Il pencha la tête sur le côté et l’examina avec attention pour savoir si elle était honnête. À sa grande surprise, elle semblait l’être.

— C’était gentil de me dire ça, dit-il.

— Non, dit-elle. Ne croyez pas que je sois une flagorneuse qui essayait de vous faire plaisir. Je suis Ashara Dayne des Météores, et je dis la vérité. Regardez-moi encore dans les yeux, Clegane, et dites-moi si vous y voyez des mensonges.

Elle le regarda avec aplomb, et elle sentit qu’il se détendait.

— Non, dit-il. Il n’y a pas de mensonge dans vos yeux.

Au fil de leur promenade, le soleil s’était fait bas dans le ciel, et Ashara se tourna.

— Je dois rentrer.

— Reviendrez-vous me voir ?

La nervosité du Limier était manifeste, ce qui la remplit d’une assurance dont elle faisait rarement l’expérience en compagnie des hommes.

— Peut-être demain…

Il sourit.

— Je l’espère.

Les dix jours suivants, elle lui rendit visite quotidiennement, et ils se promenèrent le long des grandes murailles. Ils bavardaient peu, mais elle chérissait de tels instants passés avec lui davantage que tout ce dont elle gardait le souvenir. Surtout celui où elle avait dérapé sur une marche des remparts et qu’il l’avait rattrapé par la taille avant qu’elle ne tombe. Elle s’était blottie alors contre lui, la tête posée sur son épaule. Un instant exquis… Elle aurait voulu qu’il dure pour toujours.

     

Ashara le regarda dans les yeux, mais l’expression de la femme changea, et elle fixa quelque chose derrière lui. Sandor virevolta et vit l’un des deux homme qui les suivait, une dague à la main. L’assassin se ruait vers lui. Clegane jeta Ashara de côté, esquiva la lame et saisit le poignet de l’homme, qu’il tira loin d’Ashara. Puis il lui flanqua un bon coup de tête au visage, lui brisant le nez. À demi assommé, du sang giclant de ses narines, l’assassin recula.

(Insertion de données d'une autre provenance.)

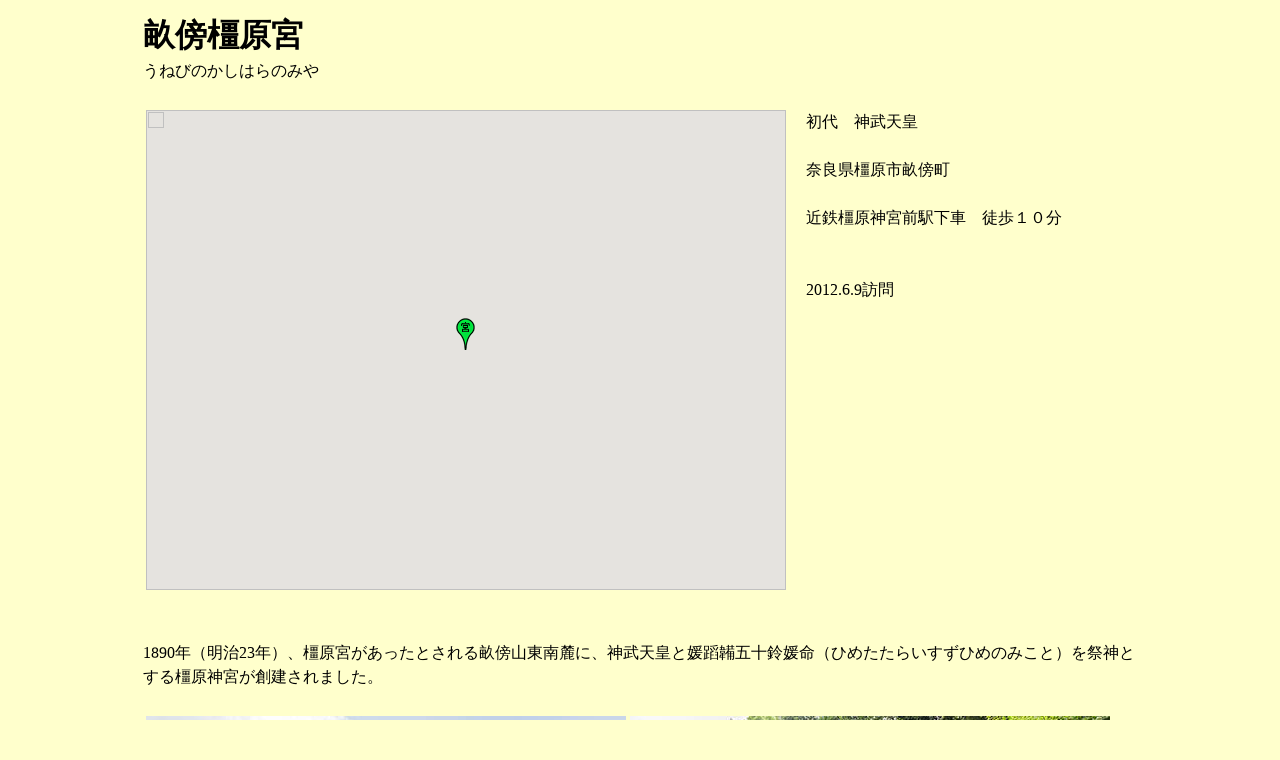

--- FILE ---
content_type: text/html
request_url: https://ryobo.fromnara.com/palace/p001-5.html
body_size: 1825
content:
<!DOCTYPE HTML PUBLIC "-//W3C//DTD HTML 4.01 Transitional//EN">
<HTML>
<HEAD>
<META name="GENERATOR" content="JustSystems Homepage Builder Version 17.0.15.0 for Windows">
<META http-equiv="Content-Type" content="text/html; charset=UTF-8">
<META http-equiv="Content-Style-Type" content="text/css">
<META name="Keywords" content="神武天皇,畝傍橿原宮">
<META name="Description" content="畝傍橿原宮">
<LINK href="../sitetheme/hpb9tm10_1.css" rel="stylesheet" type="text/css">
<TITLE>畝傍橿原宮</TITLE>

<script type="text/javascript" src="https://maps.googleapis.com/maps/api/js?key=AIzaSyC1bOo7g5WcCSbk40-1BWJUbFDSc_WXhZI&callback=initMap"></script>
<script type="text/javascript"> 

var map;
var markersArray = [];
var currentInfoWindow = null;

function initialize() {

  var myOptions = {
    zoom: 17,
    center: new google.maps.LatLng(34.488412, 135.786493),
    mapTypeId: google.maps.MapTypeId.ROADMAP,
    scaleControl: true,
    streetViewControl: true ,
    gestureHandling: "greedy"
  }
  map = new google.maps.Map(document.getElementById("map_canvas"),
                                myOptions);

  setMarkers(map, ryoboes);
}

var ryoboes = [
  ['畝傍橿原宮',		'畝傍橿原宮',		34.488412,	135.786493,	10015]
];

function setMarkers(map, locations) {

  for (var i = 0; i < locations.length; i++) {
    var ryobo = locations[i];
    var myLatLng = new google.maps.LatLng(ryobo[2], ryobo[3]);
    var marker = new google.maps.Marker({
        position: myLatLng,
        map: map,
	shadow: "../icon/shadow.png",
    	icon: "../icon/green-miya.png",
        title: ryobo[0],
	zIndex: ryobo[4]
    });

    markersArray.push(marker);
    var mess=ryobo[1];
    attachInfoWindow(marker,mess,i);

  }

  function attachInfoWindow(marker,mess, i){
    var infoWnd = new google.maps.InfoWindow({
        content: mess
    });
    google.maps.event.addListener(marker, 'click', function() {
	if (currentInfoWindow) {
              currentInfoWindow.close();
        }
    var cryobo = locations[i];
    var cmyLatLng = new google.maps.LatLng(cryobo[2], cryobo[3]);
        map.setCenter(cmyLatLng);
        infoWnd.open(map,marker);
        currentInfoWindow = infoWnd;

    });
  }

}

</script>

</HEAD>
<BODY text="#000000" bgcolor="#ffffcc" link="#cc0000" vlink="#666666" alink="#ff9999" style="padding:0px;" onload="initialize();">
<CENTER>
<TABLE width="1000">
  <TBODY>
    <TR>
      <TD><B><FONT size="+3">畝傍橿原宮</FONT></B><BR>
      うねびのかしはらのみや<BR>
      <br>
      <TABLE>
        <TBODY>
          <TR>
            <TD>
            <DIV id="map_canvas" style="width : 640px;height : 480px;"></DIV>
            </TD>
            <TD valign="top" width="12"></TD>
            <TD valign="top" width="300">初代　神武天皇<BR>
            <BR>
            奈良県橿原市畝傍町<BR>
            <BR>
            近鉄橿原神宮前駅下車　徒歩１０分<BR>
            <BR>
            <BR>
            2012.6.9訪問</TD>
          </TR>
        </TBODY>
      </TABLE>
      <BR>
      <BR>
      1890年（明治23年）、橿原宮があったとされる畝傍山東南麓に、神武天皇と媛蹈韛五十鈴媛命（ひめたたらいすずひめのみこと）を祭神とする橿原神宮が創建されました。<BR>
      <BR>
      <TABLE>
        <TBODY>
          <TR>
            <TD><A href="../photo/p001-5-1L.jpg" target="_blank"><IMG src="../photo/p001-5-1.jpg" border="0" width="480" height="320"></A></TD>
            <TD><A href="../photo/p001-5-2L.jpg" target="_blank"><IMG src="../photo/p001-5-2.jpg" border="0" width="480" height="320"></A></TD>
          </TR>
          <TR>
            <TD><A href="../photo/p001-5-3L.jpg" target="_blank"><IMG src="../photo/p001-5-3.jpg" border="0" width="480" height="320"></A></TD>
            <TD><A href="../photo/p001-5-4L.jpg" target="_blank"><IMG src="../photo/p001-5-4.jpg" border="0" width="480" height="320"></A></TD>
          </TR>
          <TR>
            <TD><A href="../photo/p001-5-5L.jpg" target="_blank"><IMG src="../photo/p001-5-5.jpg" border="0" width="480" height="320"></A></TD>
            <TD><A href="../photo/p001-5-6L.jpg" target="_blank"><IMG src="../photo/p001-5-6.jpg" border="0" width="480" height="320"></A></TD>
          </TR>
        </TBODY>
      </TABLE>
      <BR>
      <A href="../index.html" target="_top">ＴＯＰへ</A></TD>
    </TR>
  </TBODY>
</TABLE>
</CENTER>
</BODY>
</HTML>


--- FILE ---
content_type: text/css
request_url: https://ryobo.fromnara.com/sitetheme/hpb9tm10_1.css
body_size: -71
content:
body,body * {  
	line-height: 150%;
}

Le Limier le suivit et le frappa de nouveau. L’homme s’écroula au sol et lâcha le couteau. Sandor le ramassa et plongea la lame acérée dans la gorge de l’homme. Du sang jaillit de l’artère tranchée.

Ashara se releva, et se tourna vers le deuxième homme, qui l’attrapa par la taille pour lui transpercer la gorge.

— Je suis navré ! murmura-t-il avant de porter le coup fatal.

Au même moment, Clegane aussi rapide que l’éclair, l’attrapa le souleva, puis l’éventra en déversant ses entrailles au sol, puis le jeta au loin. Ashara encore choquée s’effondra dans les bras du Limier qui se tourna pour repérer d’autres adversaires potentiels.

— Tout va bien, la rassura-t-il, c’est fini.

— C’était… un Navré… murmura-t-elle en tremblant.

— Un quoi ? rugit-il surpris.

— Les Navrés, expliqua-t-elle en levant les yeux vers lui, des assassins aussi fourbes que dangereux. Ils sont nommés ainsi à cause de leur habitude de murmurer « Tellement navré… » à l’oreille de leurs victimes avant de les tuer. Mon grand père maternel a était abattu par l’un d’eux quand il s’était brouillé avec un haut noble de Qarth.

Elle regarda subitement le palais de Peyredragon.

— La princesse Elia, s’écria-t-elle apeurée, je dois la prévenir.

Elle s’élança a vivre allure, suivie du Limier qui lâcha un juron. Le prince Rhaegar était aussi en danger, c’est sur.